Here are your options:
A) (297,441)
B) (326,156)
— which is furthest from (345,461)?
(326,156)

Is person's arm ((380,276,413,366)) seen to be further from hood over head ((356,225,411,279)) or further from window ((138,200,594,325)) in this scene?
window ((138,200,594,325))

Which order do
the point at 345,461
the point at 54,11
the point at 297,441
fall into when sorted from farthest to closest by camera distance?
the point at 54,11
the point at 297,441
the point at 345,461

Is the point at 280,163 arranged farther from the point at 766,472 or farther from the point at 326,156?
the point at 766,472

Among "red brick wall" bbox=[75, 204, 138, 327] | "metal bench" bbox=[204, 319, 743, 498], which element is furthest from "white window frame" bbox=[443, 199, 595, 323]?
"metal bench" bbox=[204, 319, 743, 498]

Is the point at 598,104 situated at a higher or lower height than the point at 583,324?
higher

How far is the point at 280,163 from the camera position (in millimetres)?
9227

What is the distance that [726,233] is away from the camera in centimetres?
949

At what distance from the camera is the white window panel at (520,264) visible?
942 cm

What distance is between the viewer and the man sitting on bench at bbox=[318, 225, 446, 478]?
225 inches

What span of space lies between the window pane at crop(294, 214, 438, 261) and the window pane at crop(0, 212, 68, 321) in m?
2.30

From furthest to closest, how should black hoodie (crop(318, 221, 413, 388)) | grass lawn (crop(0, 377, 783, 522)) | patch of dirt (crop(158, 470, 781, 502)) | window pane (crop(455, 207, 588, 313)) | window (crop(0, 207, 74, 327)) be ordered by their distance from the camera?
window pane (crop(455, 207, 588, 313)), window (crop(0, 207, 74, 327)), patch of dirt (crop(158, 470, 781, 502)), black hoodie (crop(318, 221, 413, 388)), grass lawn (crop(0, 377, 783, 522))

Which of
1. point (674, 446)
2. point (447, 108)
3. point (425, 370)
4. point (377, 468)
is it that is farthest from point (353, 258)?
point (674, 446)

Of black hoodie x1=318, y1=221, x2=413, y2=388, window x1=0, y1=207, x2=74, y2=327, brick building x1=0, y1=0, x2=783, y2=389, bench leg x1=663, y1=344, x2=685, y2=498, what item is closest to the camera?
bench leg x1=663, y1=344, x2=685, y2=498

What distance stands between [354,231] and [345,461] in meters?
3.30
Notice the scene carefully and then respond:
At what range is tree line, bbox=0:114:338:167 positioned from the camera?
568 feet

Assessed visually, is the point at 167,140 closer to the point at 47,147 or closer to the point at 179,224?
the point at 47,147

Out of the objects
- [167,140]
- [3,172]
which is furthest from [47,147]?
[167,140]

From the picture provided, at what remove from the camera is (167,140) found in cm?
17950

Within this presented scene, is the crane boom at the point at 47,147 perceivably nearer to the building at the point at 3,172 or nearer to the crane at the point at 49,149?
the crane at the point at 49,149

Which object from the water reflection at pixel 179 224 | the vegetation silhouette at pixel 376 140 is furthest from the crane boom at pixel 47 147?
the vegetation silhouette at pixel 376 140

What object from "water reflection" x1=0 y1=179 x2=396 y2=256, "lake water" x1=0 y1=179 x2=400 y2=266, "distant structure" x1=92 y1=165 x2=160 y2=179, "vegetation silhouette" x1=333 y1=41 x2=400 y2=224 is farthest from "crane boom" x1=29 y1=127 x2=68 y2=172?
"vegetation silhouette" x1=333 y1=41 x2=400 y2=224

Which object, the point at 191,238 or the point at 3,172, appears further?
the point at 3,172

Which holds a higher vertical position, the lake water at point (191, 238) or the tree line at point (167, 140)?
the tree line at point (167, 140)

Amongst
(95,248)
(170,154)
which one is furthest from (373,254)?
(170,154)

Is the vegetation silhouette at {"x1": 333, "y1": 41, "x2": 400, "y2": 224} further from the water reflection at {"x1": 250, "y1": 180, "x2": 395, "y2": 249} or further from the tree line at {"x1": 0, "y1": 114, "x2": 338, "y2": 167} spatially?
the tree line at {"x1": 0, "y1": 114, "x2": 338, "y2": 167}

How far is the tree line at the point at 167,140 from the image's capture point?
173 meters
━━━━━━━━━━
> [What the task asks]: Copy exactly, and only, the lines from the one containing "Assessed visually, is" through the last line of the listing.

> [Task solution]:
Assessed visually, is the point at 167,140 closer to the point at 47,147 or closer to the point at 179,224?
the point at 47,147

Out of the objects
- [167,140]
- [3,172]
which is furthest from [47,147]?
[167,140]

From the picture provided, at what remove from the camera is (167,140) found in cm?
17950

Within this presented scene, is the crane boom at the point at 47,147 perceivably nearer to the building at the point at 3,172 or nearer to the crane at the point at 49,149?
the crane at the point at 49,149

Which object from the water reflection at pixel 179 224 | the vegetation silhouette at pixel 376 140 is furthest from the crane boom at pixel 47 147?
the vegetation silhouette at pixel 376 140

What object from "water reflection" x1=0 y1=179 x2=396 y2=256, "lake water" x1=0 y1=179 x2=400 y2=266, "distant structure" x1=92 y1=165 x2=160 y2=179, "vegetation silhouette" x1=333 y1=41 x2=400 y2=224 is farthest from "crane boom" x1=29 y1=127 x2=68 y2=172?
"vegetation silhouette" x1=333 y1=41 x2=400 y2=224

Which object, the point at 191,238 or the point at 3,172, appears further?
the point at 3,172

Which holds a higher vertical position, the lake water at point (191, 238) or the tree line at point (167, 140)?
the tree line at point (167, 140)

Amongst
(95,248)
(170,154)
which one is furthest from (373,254)?
(170,154)

Is the vegetation silhouette at {"x1": 333, "y1": 41, "x2": 400, "y2": 224} further from the water reflection at {"x1": 250, "y1": 180, "x2": 395, "y2": 249} or further from the tree line at {"x1": 0, "y1": 114, "x2": 338, "y2": 167} spatially?
the tree line at {"x1": 0, "y1": 114, "x2": 338, "y2": 167}

How far is the tree line at the point at 167,140 from the image's capture point?
173 meters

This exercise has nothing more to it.